Corinne Boulangier: Ce serait une émission qui amène la culture au sens large au devant de la scène, l'actualité culturelle, les événements culturels de manière ludique, instructive, distrayante. Une manière divertissante, intéressante, peu habituelle d'aborder la culture, que ce soit par des reportages ou via un talk-show, peu importe. Pour moi, l'émission idéale, c'est 'Tout le monde en parle'. Ce que j'aime chez Ardisson, c'est le ton plus que la manière, qui fait qu'on s'intéresse à des choses tout en ayant l'impression de suivre un divertissement.
GUIDO: Et le genre d'émissions que vous détestez?
Corinne Boulangier: Je n'ai aucun intérêt pour les émissions racoleuses, comme 'Scrupules', des pseudo-émissions de débats de société qui ne servent en fait qu'à un déballage voyeuriste et pas très valorisant pour l'être humain.
GUIDO: Que ce soit avec Thomas Van Hamme, Jacques Mercier ou Patrick Ridremont, vous avez souvent présenté en duo, et avec succès.

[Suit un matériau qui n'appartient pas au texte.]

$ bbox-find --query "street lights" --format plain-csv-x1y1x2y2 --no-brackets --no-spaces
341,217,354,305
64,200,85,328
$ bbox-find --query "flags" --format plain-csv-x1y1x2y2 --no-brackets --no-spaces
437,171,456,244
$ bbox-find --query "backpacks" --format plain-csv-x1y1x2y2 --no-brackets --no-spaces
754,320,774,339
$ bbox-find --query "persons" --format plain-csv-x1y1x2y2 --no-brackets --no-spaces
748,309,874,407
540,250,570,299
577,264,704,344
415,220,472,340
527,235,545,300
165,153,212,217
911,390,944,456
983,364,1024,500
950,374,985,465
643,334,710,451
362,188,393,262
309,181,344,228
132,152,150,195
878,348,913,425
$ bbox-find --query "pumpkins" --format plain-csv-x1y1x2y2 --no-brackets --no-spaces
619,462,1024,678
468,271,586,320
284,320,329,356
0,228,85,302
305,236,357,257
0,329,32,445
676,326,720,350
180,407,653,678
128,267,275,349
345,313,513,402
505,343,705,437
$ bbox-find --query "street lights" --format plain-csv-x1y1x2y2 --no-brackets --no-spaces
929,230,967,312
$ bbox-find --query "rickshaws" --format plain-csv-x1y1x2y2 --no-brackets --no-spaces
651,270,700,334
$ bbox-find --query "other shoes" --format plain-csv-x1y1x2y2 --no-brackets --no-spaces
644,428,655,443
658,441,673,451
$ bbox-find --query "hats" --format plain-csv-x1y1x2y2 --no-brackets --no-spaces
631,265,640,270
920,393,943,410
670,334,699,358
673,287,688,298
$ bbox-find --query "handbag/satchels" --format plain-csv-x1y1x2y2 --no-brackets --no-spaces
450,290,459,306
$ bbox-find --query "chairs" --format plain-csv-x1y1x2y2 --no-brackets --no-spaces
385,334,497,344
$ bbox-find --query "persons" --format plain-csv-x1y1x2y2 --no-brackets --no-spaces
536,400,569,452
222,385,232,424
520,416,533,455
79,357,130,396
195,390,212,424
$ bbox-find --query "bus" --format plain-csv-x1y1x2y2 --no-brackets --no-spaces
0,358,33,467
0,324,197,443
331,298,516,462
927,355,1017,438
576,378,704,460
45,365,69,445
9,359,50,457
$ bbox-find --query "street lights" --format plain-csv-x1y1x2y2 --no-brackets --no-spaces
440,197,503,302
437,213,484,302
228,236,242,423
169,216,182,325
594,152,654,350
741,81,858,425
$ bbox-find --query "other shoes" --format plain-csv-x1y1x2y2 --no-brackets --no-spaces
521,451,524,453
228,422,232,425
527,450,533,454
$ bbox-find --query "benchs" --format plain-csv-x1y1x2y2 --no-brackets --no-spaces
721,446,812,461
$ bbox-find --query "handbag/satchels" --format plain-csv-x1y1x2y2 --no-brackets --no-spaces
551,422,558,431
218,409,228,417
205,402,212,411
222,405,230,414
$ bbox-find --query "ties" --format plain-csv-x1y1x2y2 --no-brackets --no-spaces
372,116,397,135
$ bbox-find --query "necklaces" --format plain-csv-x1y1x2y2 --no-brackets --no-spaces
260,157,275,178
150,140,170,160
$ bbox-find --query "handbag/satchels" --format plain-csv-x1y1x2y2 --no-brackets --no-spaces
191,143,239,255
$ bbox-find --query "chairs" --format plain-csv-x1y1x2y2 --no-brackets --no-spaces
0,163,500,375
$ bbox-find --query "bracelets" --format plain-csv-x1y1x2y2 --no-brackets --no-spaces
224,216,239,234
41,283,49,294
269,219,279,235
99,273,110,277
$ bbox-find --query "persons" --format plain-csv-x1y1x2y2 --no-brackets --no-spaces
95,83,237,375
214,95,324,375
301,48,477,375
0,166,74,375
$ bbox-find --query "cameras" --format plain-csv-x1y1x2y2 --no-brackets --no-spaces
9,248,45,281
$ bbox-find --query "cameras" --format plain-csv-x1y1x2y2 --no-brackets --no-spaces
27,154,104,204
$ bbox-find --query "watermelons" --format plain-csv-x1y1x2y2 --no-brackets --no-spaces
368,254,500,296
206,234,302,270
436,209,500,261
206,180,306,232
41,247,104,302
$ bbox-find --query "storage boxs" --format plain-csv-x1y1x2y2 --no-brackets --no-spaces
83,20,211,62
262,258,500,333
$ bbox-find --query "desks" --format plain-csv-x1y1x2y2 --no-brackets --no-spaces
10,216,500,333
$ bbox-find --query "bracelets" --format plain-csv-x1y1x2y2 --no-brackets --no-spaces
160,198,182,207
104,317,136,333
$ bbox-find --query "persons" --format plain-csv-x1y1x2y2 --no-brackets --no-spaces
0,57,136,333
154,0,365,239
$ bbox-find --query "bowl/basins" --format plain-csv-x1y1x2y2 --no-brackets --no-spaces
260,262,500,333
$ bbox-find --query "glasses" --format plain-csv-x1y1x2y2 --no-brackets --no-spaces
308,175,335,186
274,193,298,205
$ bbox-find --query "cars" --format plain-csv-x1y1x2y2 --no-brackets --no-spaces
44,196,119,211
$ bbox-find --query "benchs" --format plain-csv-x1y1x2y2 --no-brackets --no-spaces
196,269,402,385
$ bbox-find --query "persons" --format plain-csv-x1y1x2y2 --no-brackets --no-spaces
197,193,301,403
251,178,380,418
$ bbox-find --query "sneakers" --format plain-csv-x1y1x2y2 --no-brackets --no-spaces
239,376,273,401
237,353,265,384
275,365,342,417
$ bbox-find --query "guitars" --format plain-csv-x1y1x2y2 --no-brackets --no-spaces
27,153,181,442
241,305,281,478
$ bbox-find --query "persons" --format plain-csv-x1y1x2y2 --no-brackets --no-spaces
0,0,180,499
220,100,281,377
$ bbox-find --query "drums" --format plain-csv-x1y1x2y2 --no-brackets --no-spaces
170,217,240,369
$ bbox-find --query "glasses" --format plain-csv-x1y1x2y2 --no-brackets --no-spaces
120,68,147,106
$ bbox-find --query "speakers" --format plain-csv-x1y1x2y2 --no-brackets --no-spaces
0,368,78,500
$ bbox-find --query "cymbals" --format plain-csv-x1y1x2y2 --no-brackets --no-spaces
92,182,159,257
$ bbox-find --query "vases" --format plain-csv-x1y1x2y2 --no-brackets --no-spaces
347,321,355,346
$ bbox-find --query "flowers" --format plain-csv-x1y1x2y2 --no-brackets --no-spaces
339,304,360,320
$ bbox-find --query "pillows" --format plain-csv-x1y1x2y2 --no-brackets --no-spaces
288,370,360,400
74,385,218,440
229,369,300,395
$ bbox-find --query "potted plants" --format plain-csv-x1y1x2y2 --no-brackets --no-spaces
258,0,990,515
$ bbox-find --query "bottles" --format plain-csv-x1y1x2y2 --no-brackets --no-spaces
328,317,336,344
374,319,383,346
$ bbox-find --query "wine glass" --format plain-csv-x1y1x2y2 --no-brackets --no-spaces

Corinne Boulangier: Le duo est une grande force, c'est beaucoup plus rassurant quelque part de pouvoir compter sur quelqu'un de fiable à côté de soi. Quand un duo est bien formé, ce sont deux forces qui s'augmentent l'une l'autre, deux personnalités différentes qui s'enrichissent. J'ai toujours eu la chance de connaître des duos qui fonctionnaient bien, où chacun laissait sa place à l'autre et où l'équilibre se trouvait harmonieusement. Pour moi, ça a toujours été un bonheur, mais j'imagine que lorsque l'on vit un duo qui se passe plus mal, on doit avoir un autre a priori sur la question.
GUIDO: Question piège: si vous deviez en choisir un!
Corinne Boulangier: Il faudrait alors me dire pour quelles circonstances! Chacun est tellement typé qu'ils sont chacun bien dans leur créneau. Jacques Mercier pour la dictée du Balfroid, on ne peut pas rêver mieux! Avec Thomas Van Hamme pour 'Génies en Herbe', ça fonctionne bien et la folie de Patrick Ridremont pour '100% télé' était bien à sa place aussi. C'est un peu une réponse de Normand! (rires)
Le crescendo du trac
GUIDO: Comment fait-on face à cette reconnaissance de plus en plus importante?
Corinne Boulangier: J'ai de plus en plus le trac, de plus en plus la trouille. J'espère être à la hauteur! Je suis très heureuse, mais le trac augmente au fur et à mesure de cette reconnaissance.
GUIDO: Entre la radio et la télé, est-il facile de trouver des moments pour soi?
Corinne Boulangier: Ma vie est majoritairement consacrée à mon boulot, c'est un choix qui ne gêne pas ma vie de famille. Ça changera peut-être un jour, mais pour le moment, ma vie se résume pour beaucoup à mon travail, que je souhaite le plus harmonieux possible entre télé et radio car ces deux médias sont vraiment des choses très complémentaires. La plus grande difficulté qu'on me demanderait maintenant serait de choisir entre l'un et l'autre. Ce mélange est vraiment quelque chose d'épanouissant.
GUIDO: Vous avez des projets en télé?
Corinne Boulangier: J'ai des envies en tout cas. De là à parler de projets, il faudrait d'abord essayer de mettre les choses en place. Pour qu'une envie se concrétise à l'écran ou sur les ondes, il faut travailler, préparer, répéter et tester beaucoup. Par exemple, l'expérience de 'Ça tourne' de l'année dernière a été un peu chaotique car on s'est rendus compte en cours de route qu'on n'avait pas les moyens de nos envies. Je ne voudrais plus revivre ça. Je veux donc bien prendre mon temps avant de lancer un nouveau projet.